◆ Text provided ◆
Search code examples
boostunicodeutf-8fstream

Converting "\\u1234" to "\u1234"


I have a string that I have retrived from an html page using boost's regex_search(). Unfortunately, however, the japanese characters in the page are written as \u codes, and these are interpreted by regex_search as normal characters in a string.

So, my question is, how does one go about converting these codes to normal Unicode text? (UTF-8 obviously)

This is a fundamental issue with fstream having absolutely no regard for UTF-8. It looks like boost has its own implementation of fstream, but changing to it had no effect on my program, and I couldn't find any extra settings to configure boost's fstream to work with UTF-8 (although today is my first day ever working with boost, I could have missed it).

As a final note: I'm running this on linux, but I'd certainly appreciate a portable solution over a system-specific one.

◆ Your goal ◆
Reproduce the forum post above on converting "\\u1234" codes to Unicode text, word for word and in full.

◆ Listed entries ◆
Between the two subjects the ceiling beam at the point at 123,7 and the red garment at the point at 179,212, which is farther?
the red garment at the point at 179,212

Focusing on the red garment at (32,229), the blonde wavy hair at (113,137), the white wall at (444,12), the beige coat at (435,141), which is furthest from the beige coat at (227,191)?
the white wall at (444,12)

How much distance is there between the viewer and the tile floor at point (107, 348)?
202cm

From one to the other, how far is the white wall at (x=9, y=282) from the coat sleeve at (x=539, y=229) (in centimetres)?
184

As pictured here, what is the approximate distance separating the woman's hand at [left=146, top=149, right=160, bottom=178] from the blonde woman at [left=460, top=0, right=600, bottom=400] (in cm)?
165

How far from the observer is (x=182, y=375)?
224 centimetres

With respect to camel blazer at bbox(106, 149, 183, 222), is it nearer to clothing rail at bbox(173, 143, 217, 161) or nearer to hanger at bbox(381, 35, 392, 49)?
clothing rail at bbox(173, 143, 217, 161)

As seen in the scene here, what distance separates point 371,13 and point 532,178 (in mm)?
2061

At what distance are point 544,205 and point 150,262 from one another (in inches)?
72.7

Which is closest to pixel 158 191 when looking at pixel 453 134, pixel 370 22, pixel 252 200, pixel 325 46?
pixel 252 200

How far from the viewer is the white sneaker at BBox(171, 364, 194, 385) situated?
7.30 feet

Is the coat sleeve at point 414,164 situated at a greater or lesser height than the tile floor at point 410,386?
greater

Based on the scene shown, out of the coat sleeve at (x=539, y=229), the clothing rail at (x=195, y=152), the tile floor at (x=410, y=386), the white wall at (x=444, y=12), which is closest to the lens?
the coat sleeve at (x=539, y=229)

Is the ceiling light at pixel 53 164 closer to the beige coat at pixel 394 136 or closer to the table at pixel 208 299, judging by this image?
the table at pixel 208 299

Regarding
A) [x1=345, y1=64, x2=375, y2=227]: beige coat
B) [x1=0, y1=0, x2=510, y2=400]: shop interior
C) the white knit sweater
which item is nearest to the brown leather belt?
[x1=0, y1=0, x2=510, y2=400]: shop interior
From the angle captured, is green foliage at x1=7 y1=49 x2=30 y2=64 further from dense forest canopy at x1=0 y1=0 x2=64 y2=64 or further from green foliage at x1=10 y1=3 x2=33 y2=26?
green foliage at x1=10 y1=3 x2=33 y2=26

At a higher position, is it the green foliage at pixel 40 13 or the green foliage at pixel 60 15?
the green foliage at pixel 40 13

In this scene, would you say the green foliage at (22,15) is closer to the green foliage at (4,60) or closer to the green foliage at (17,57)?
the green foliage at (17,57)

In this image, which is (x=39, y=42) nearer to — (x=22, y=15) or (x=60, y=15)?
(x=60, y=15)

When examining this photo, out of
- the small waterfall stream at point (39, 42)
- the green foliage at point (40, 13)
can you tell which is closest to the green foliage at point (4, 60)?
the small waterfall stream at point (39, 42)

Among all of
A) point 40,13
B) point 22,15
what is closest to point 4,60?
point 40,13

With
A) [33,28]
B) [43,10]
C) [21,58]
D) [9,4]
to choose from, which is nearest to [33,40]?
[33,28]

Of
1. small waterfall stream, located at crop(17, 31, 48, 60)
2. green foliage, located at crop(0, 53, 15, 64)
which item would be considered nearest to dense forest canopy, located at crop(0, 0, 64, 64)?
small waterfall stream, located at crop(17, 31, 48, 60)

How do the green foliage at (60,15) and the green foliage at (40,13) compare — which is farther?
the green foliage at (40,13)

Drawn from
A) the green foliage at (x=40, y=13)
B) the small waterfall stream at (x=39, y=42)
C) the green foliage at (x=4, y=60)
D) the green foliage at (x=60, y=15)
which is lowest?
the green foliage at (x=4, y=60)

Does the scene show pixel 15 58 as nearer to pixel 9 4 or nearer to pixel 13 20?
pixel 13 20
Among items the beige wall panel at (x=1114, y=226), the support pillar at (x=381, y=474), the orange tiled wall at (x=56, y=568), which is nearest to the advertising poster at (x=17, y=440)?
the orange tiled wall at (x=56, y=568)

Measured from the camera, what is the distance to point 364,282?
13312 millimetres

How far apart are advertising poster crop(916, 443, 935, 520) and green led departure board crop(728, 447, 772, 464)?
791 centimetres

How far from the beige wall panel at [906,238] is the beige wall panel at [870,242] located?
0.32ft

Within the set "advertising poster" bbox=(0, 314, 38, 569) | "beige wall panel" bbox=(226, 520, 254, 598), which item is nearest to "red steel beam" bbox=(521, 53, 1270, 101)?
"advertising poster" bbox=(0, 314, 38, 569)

◆ Finished task ◆
Search code examples
boostunicodeutf-8fstream

Converting "\\u1234" to "\u1234"


I have a string that I have retrived from an html page using boost's regex_search(). Unfortunately, however, the japanese characters in the page are written as \u codes, and these are interpreted by regex_search as normal characters in a string.

So, my question is, how does one go about converting these codes to normal Unicode text? (UTF-8 obviously)

This is a fundamental issue with fstream having absolutely no regard for UTF-8. It looks like boost has its own implementation of fstream, but changing to it had no effect on my program, and I couldn't find any extra settings to configure boost's fstream to work with UTF-8 (although today is my first day ever working with boost, I could have missed it).

As a final note: I'm running this on linux, but I'd certainly appreciate a portable solution over a system-specific one.